» To be done
Lay out everything from the line containing "When looking at" down to the end of the listing as a numbered list. Leave out any blank lines.

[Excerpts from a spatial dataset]
»»

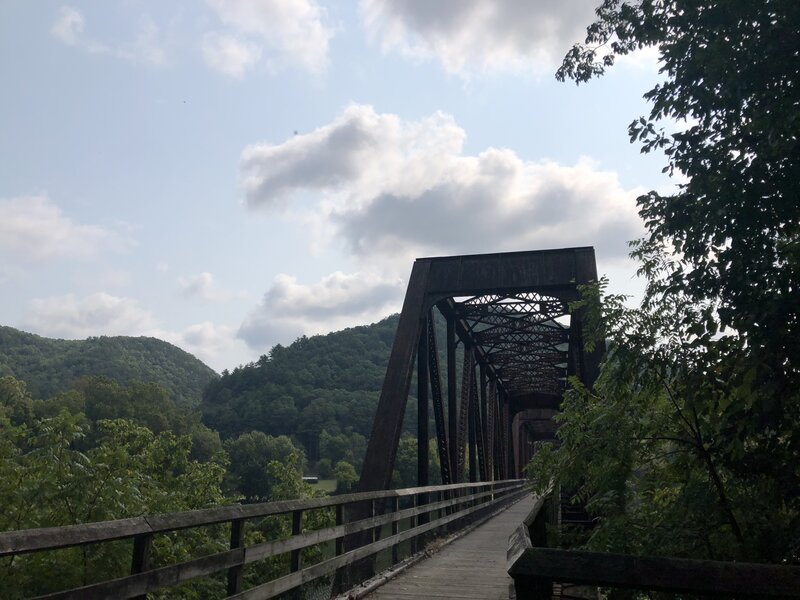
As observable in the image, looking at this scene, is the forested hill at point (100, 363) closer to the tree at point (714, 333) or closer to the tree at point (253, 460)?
the tree at point (253, 460)

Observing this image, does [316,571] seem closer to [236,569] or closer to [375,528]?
[236,569]

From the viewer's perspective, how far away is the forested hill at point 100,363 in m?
132

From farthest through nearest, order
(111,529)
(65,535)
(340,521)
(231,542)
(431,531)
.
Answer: (431,531) < (340,521) < (231,542) < (111,529) < (65,535)

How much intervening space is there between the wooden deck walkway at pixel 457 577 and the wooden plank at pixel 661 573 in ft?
14.5

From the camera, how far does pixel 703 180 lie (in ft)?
14.5

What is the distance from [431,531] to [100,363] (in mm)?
145263

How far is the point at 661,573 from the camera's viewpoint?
6.22ft

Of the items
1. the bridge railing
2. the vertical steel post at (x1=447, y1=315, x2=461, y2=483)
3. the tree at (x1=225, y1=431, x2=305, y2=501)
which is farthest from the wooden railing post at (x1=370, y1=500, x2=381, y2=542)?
the tree at (x1=225, y1=431, x2=305, y2=501)

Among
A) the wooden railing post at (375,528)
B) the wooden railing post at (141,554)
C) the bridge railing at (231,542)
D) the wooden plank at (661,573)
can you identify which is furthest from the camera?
the wooden railing post at (375,528)

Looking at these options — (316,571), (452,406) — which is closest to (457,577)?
(316,571)

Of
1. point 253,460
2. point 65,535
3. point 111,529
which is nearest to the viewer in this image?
point 65,535

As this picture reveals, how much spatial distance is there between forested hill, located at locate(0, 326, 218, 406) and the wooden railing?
12237 cm

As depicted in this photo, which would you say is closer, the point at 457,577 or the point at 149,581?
the point at 149,581

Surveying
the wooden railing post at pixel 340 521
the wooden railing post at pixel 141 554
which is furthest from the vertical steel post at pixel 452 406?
the wooden railing post at pixel 141 554
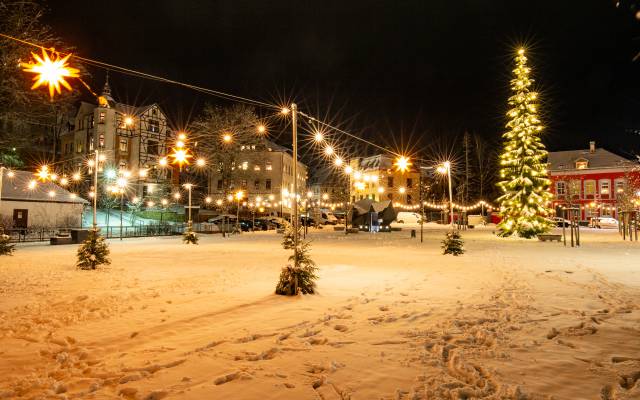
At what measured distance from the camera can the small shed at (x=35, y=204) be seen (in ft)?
108

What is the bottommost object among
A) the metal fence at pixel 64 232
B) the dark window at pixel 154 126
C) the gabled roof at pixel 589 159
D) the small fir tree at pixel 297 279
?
the small fir tree at pixel 297 279

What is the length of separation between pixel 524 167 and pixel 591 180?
126 ft

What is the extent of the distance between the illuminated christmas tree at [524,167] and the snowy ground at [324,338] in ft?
67.2

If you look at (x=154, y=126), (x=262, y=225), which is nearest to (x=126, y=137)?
(x=154, y=126)

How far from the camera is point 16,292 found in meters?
10.0

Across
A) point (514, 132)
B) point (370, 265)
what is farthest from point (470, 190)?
point (370, 265)

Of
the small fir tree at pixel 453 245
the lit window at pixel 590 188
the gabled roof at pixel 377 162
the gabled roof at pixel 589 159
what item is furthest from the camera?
the gabled roof at pixel 377 162

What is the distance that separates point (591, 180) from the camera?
61656 millimetres

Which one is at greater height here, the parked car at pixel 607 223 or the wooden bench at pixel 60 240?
the parked car at pixel 607 223

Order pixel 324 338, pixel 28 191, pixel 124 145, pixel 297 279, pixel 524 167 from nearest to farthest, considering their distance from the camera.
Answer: pixel 324 338
pixel 297 279
pixel 524 167
pixel 28 191
pixel 124 145

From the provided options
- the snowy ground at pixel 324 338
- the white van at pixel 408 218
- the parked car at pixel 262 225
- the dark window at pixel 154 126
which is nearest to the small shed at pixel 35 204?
the parked car at pixel 262 225

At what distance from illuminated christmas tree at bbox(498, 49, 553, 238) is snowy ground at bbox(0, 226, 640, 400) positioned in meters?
20.5

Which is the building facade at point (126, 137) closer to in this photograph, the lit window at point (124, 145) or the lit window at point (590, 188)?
the lit window at point (124, 145)

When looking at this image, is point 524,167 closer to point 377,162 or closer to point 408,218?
point 408,218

««

» Answer to this task
1. When looking at this image, is point 524,167 closer to point 377,162 or closer to point 408,218?
2. point 408,218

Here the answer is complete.